INPUT RECORDS:
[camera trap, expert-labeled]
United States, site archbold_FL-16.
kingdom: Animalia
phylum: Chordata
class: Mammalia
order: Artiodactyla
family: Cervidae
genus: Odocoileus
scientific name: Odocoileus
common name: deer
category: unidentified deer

TASK TO COMPLETE:
Copy all data exactly, start to finish.

TASK RESULT:
[camera trap, expert-labeled]
United States, site archbold_FL-16.
kingdom: Animalia
phylum: Chordata
class: Mammalia
order: Artiodactyla
family: Cervidae
genus: Odocoileus
scientific name: Odocoileus
common name: deer
category: unidentified deer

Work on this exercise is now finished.